Tuesday, October 16, 2018

Case Study - India Monthly Car Sales Data & Forecast 2018-2020 – A Comparative Analysis using Facebook Prophet & Auto Arima using R – Time Series Forecasting using R


The data used in the case study us gathered from online data sources and is collected from April, 2011 till September 2018 for all the companies in India. The Microsoft Excel Object is placed here:

 India Car Sales in the H1 2018
Due to the contracted Passenger vehicles (PV) sales in September 2018 by 5.61 per cent, auto makers body Society of Indian Automobile Manufacturers (SIAM) signalled a conservative outlook by signalling a slowdown in the sector for the fiscal 2018-19. Overall the sector registered a moderate 6.88 per cent growth in the first half of 2018-19 mainly due to the fall in September 2018 sales -- the biggest monthly slump in this fiscal -- marking the third straight month of decline. 
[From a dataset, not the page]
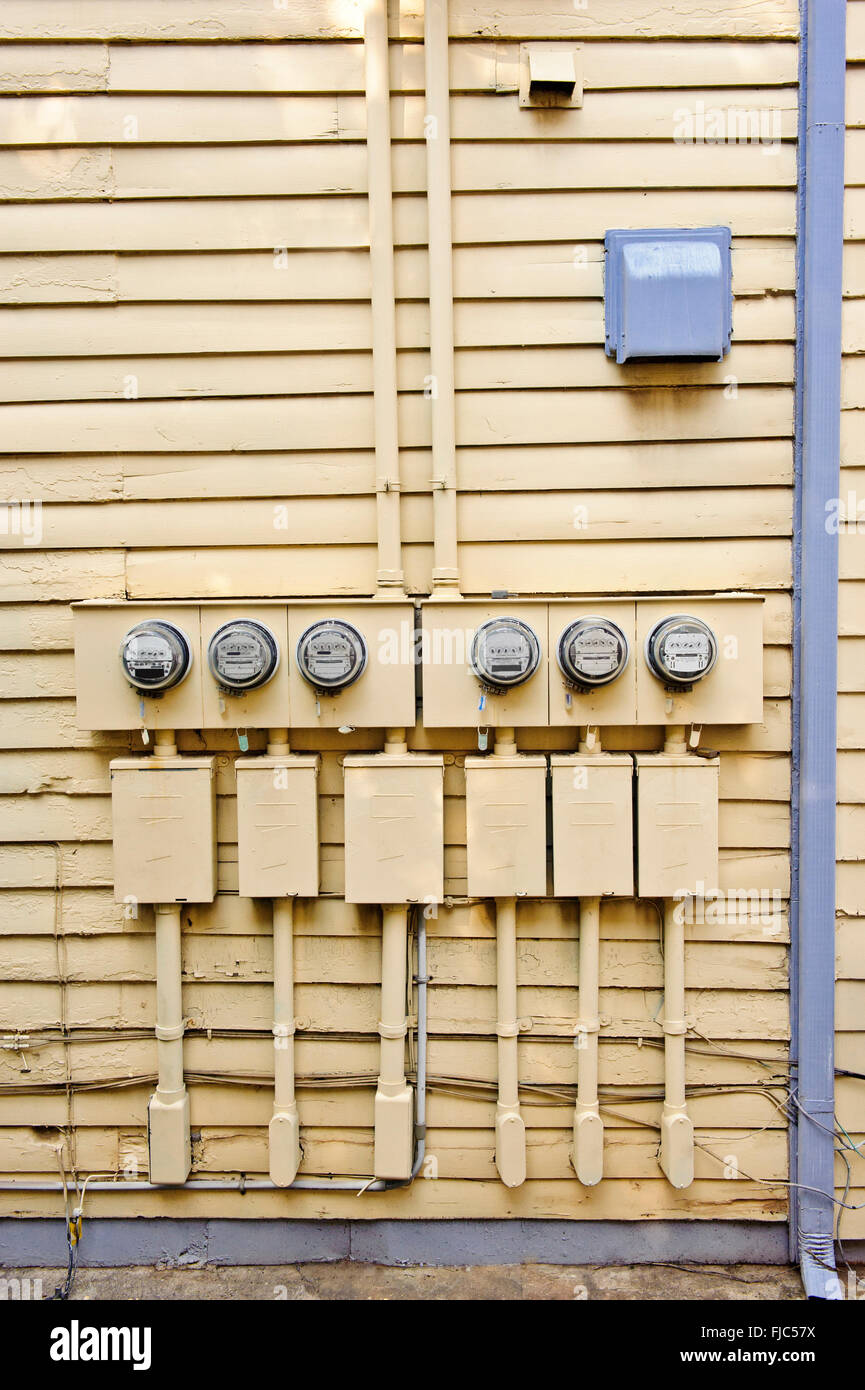 Electric Meters On Side of Old House - Stock Image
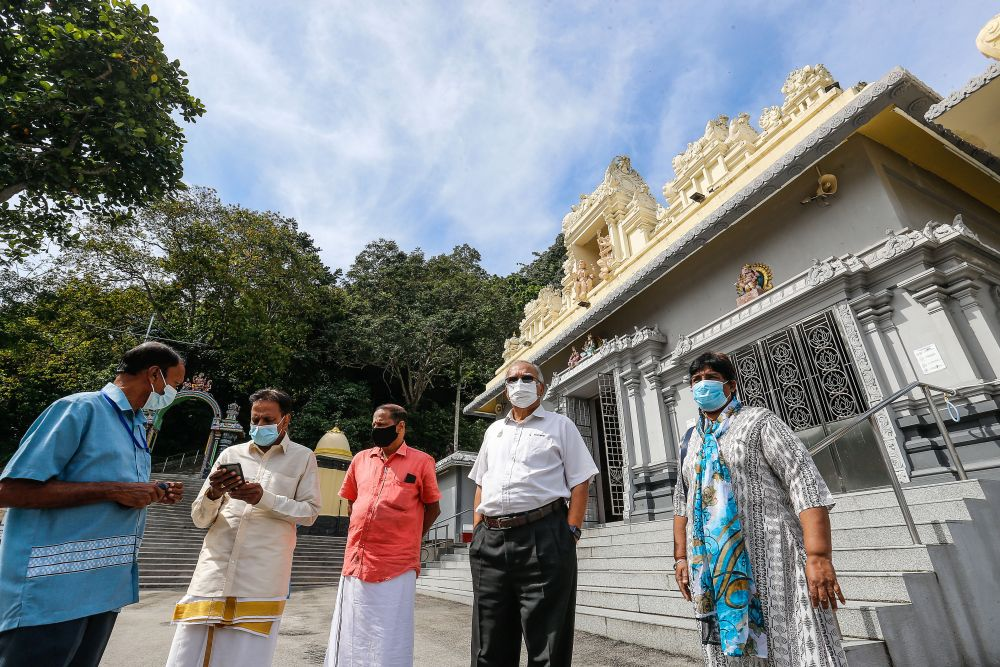 Penang Deputy Chief Minister P. Ramasamy (second from right) during a visit to the Arulmigu Balathandayuthapani Temple in George Town January 26, 2021. — Picture by Sayuti Zainudin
In the first half of the fiscal, PV sales have grown 6.88 per cent and for the second half also while the outlook is positive, sales will be "slightly" higher or similar, SIAM president Rajan Wadhera told media. "For the entire fiscal, we had a forecast of 9-11 per cent growth but we are now looking more at the lower end of around 9 per cent," he added.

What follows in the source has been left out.